> **任务要求**:
判断以下三项陈述是否与下方给定文本相符。逐项回答“是”或“否”，并原样引用文本中起决定作用的字句。
1. 正则表达式只匹配“&#”后接二至六位数字再接分号的字符串。
2. 当数值大于65535时，函数使用Chr进行转换。
3. 用法示例通过ShowMessage显示处理结果。

> **给定文本**:
* * * * *

更新:我添加了一个解析数字HTML字符实体的函数。以下是示例代码:

uses
  //CodeSiteLogging,
  Vcl.Dialogs,

  System.Character,
  System.RegularExpressions,
  System.RegularExpressionsCore,
  System.SysUtils;

const
  TESTSUBJECT =
    'This is &#120146; text ' +
    'containing &#34;HTML Character Entities&#34; ' +
    'such as heart (&#9829;) or ' +
    'a diamond (&#9830;)';

function ReplaceNumericHtmlEntities(const AStr: string): string;
var
  RegexObj: TRegEx;
  MatchResults: TMatch;
  ThisEnt: string;
  function ReplaceNumericHtmlEntity(AEnt: string): string;
  var
    C: Char;
    N: string;
    thisnumber: Integer;
  begin
    ReplaceNumericHtmlEntity := '';
    N := '';
    for C in AEnt do
    begin
      if System.Character.IsNumber(C) then
        N := N + C;
    end;
    if N <> '' then
    begin
      thisnumber := StrToIntDef(N, -1);
      if thisnumber > -1 then
      begin
        if thisnumber > 65535 then
          ReplaceNumericHtmlEntity := TCharacter.ConvertFromUtf32(thisnumber)
        else
          ReplaceNumericHtmlEntity := Chr(thisnumber);
      end;
    end;
  end;
begin
  Result := AStr;

  try
    RegexObj := TRegEx.Create('&#\d{2,6};', [roIgnoreCase]);
    MatchResults := RegexObj.Match(Result);
    while MatchResults.Success do
    begin
      ThisEnt := ReplaceNumericHtmlEntity(MatchResults.Value);
      if ThisEnt <> '' then
      Result := StringReplace(Result, MatchResults.Value, ThisEnt, [rfReplaceAll]);
      MatchResults := MatchResults.NextMatch();
    end;
  except
    on E: ERegularExpressionError do
    begin
      // Syntax error in the regular expression
    end;
  end;
end;

用法:

//CodeSite.Send('ReplaceNumericHtmlEntities:', ReplaceNumericHtmlEntities(TESTSUBJECT));
ShowMessage(ReplaceNumericHtmlEntities(TESTSUBJECT));

* * * * *

> **所给数据**:
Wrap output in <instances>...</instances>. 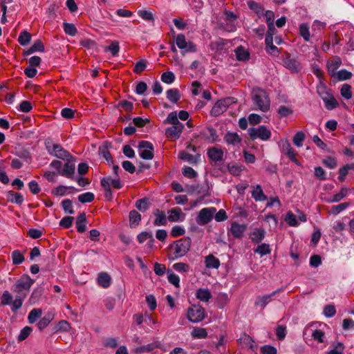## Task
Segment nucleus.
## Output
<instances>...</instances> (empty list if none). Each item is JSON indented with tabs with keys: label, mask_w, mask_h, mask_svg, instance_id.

* * * * *

> **参考答案**:
1. 是。“TRegEx.Create('&#\d{2,6};', [roIgnoreCase])”
2. 否。“if thisnumber > 65535 then”对应的是“TCharacter.ConvertFromUtf32(thisnumber)”。
3. 是。“ShowMessage(ReplaceNumericHtmlEntities(TESTSUBJECT));”